Dataset records:
__________

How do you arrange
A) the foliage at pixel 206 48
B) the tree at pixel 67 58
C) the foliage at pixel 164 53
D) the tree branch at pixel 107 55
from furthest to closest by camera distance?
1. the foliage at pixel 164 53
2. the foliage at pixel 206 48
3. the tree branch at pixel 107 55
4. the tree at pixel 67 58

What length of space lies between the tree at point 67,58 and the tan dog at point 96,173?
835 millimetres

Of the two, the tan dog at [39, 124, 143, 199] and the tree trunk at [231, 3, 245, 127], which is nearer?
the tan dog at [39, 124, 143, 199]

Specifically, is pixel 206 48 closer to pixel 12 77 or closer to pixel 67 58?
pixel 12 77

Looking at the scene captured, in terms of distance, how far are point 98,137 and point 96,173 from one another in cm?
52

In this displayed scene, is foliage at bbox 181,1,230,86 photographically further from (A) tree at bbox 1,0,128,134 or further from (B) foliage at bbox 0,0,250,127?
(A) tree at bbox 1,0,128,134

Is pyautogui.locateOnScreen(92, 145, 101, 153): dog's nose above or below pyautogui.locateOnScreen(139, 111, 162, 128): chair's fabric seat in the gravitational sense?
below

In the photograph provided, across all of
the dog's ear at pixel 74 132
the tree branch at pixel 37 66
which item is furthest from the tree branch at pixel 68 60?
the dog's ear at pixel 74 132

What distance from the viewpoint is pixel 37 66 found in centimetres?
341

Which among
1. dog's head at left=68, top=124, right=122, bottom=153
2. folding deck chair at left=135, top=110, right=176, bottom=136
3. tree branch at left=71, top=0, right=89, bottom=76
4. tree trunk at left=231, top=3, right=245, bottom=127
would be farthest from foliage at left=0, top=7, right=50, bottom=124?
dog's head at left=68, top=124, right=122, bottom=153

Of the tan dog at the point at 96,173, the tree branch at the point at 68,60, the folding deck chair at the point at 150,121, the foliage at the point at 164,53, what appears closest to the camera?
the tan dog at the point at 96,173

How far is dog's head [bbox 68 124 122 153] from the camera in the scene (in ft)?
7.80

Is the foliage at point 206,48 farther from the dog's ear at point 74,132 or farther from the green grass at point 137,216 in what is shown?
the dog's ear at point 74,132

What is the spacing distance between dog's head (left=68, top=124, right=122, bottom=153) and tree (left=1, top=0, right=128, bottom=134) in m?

__________

- _Task_:
Output every line of the items above as a numbered list, omitting the blank lines.

- _Output of the exercise_:
1. How do you arrange
2. A) the foliage at pixel 206 48
3. B) the tree at pixel 67 58
4. C) the foliage at pixel 164 53
5. D) the tree branch at pixel 107 55
6. from furthest to closest by camera distance?
7. 1. the foliage at pixel 164 53
8. 2. the foliage at pixel 206 48
9. 3. the tree branch at pixel 107 55
10. 4. the tree at pixel 67 58
11. What length of space lies between the tree at point 67,58 and the tan dog at point 96,173?
12. 835 millimetres
13. Of the two, the tan dog at [39, 124, 143, 199] and the tree trunk at [231, 3, 245, 127], which is nearer?
14. the tan dog at [39, 124, 143, 199]
15. Specifically, is pixel 206 48 closer to pixel 12 77 or closer to pixel 67 58?
16. pixel 12 77
17. Looking at the scene captured, in terms of distance, how far are point 98,137 and point 96,173 from one another in cm?
18. 52
19. In this displayed scene, is foliage at bbox 181,1,230,86 photographically further from (A) tree at bbox 1,0,128,134 or further from (B) foliage at bbox 0,0,250,127?
20. (A) tree at bbox 1,0,128,134
21. Is pyautogui.locateOnScreen(92, 145, 101, 153): dog's nose above or below pyautogui.locateOnScreen(139, 111, 162, 128): chair's fabric seat in the gravitational sense?
22. below
23. In the photograph provided, across all of
24. the dog's ear at pixel 74 132
25. the tree branch at pixel 37 66
26. which item is furthest from the tree branch at pixel 68 60?
27. the dog's ear at pixel 74 132
28. What distance from the viewpoint is pixel 37 66 found in centimetres?
29. 341
30. Which among
31. 1. dog's head at left=68, top=124, right=122, bottom=153
32. 2. folding deck chair at left=135, top=110, right=176, bottom=136
33. 3. tree branch at left=71, top=0, right=89, bottom=76
34. 4. tree trunk at left=231, top=3, right=245, bottom=127
35. would be farthest from foliage at left=0, top=7, right=50, bottom=124?
36. dog's head at left=68, top=124, right=122, bottom=153
37. Of the tan dog at the point at 96,173, the tree branch at the point at 68,60, the folding deck chair at the point at 150,121, the foliage at the point at 164,53, what appears closest to the camera?
38. the tan dog at the point at 96,173
39. How far is dog's head [bbox 68 124 122 153] from the camera in the scene (in ft)?
40. 7.80
41. Is the foliage at point 206,48 farther from the dog's ear at point 74,132 or farther from the green grass at point 137,216 in what is shown?
42. the dog's ear at point 74,132
43. What is the spacing distance between dog's head (left=68, top=124, right=122, bottom=153) and tree (left=1, top=0, right=128, bottom=134) in m?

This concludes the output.